Start of Data for this task

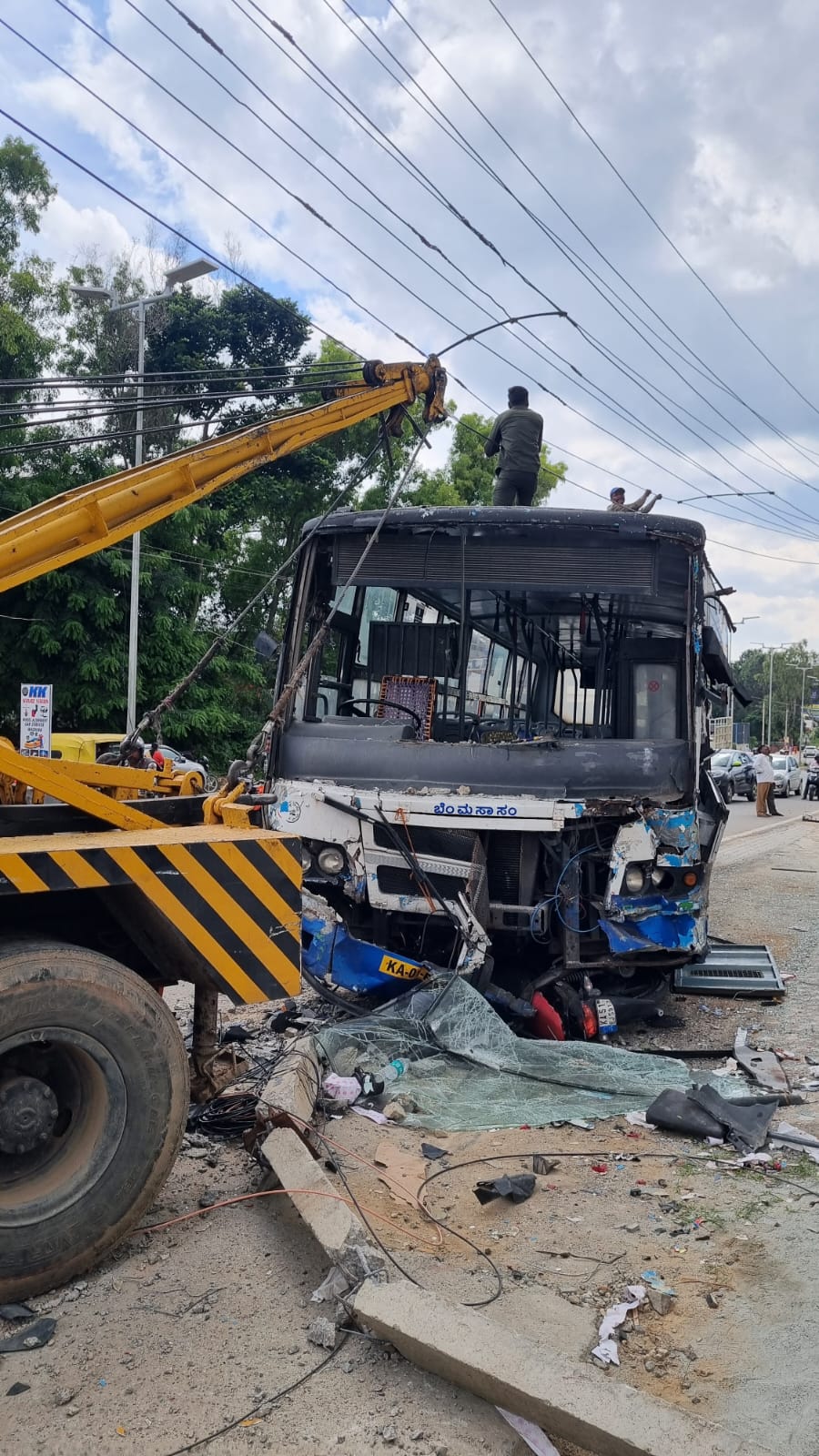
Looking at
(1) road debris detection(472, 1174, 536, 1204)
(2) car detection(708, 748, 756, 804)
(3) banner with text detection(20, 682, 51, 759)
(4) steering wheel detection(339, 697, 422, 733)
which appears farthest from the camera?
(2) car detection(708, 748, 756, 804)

End of Data for this task
Start of Data for this task

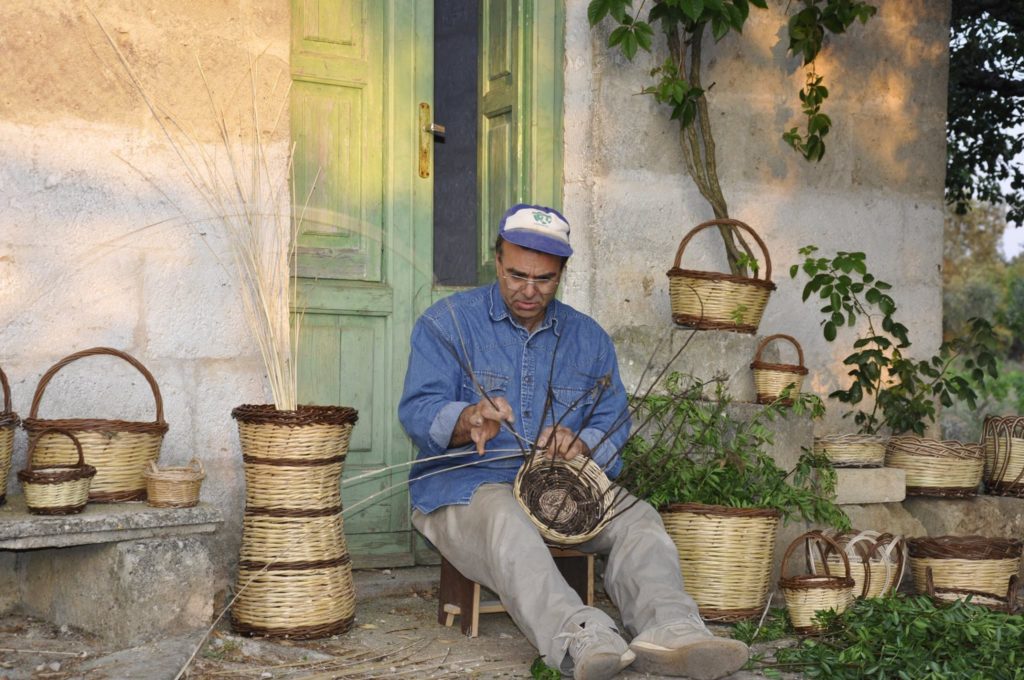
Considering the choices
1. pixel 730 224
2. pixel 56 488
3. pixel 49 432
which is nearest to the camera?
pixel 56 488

End of Data for this task

*Task description*: Tally the lines in the records above that contain the string "camera", treating uppercase and lowercase as different. Give only the number.

*Response*: 2